Data section ::
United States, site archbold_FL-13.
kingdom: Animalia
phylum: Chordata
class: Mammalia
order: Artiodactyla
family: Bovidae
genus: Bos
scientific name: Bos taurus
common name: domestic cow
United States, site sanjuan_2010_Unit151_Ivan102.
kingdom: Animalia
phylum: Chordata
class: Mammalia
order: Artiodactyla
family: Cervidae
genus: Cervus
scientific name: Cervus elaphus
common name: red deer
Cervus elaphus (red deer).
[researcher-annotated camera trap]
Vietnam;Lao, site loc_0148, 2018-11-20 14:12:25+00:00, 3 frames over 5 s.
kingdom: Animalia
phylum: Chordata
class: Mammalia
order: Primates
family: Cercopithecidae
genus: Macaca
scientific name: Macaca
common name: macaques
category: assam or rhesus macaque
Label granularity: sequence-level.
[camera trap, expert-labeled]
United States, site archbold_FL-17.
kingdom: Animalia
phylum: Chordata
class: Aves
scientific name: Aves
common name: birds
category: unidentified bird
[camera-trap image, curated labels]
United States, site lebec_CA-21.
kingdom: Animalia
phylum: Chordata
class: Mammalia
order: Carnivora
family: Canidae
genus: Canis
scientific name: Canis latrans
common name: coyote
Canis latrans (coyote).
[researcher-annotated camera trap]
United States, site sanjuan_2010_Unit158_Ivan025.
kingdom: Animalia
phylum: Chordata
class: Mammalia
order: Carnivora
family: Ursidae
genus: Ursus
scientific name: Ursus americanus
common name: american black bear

Work instruction :: Your reply must consist solely of the count of lines in the listing above that hold the string "site".

Result :: 6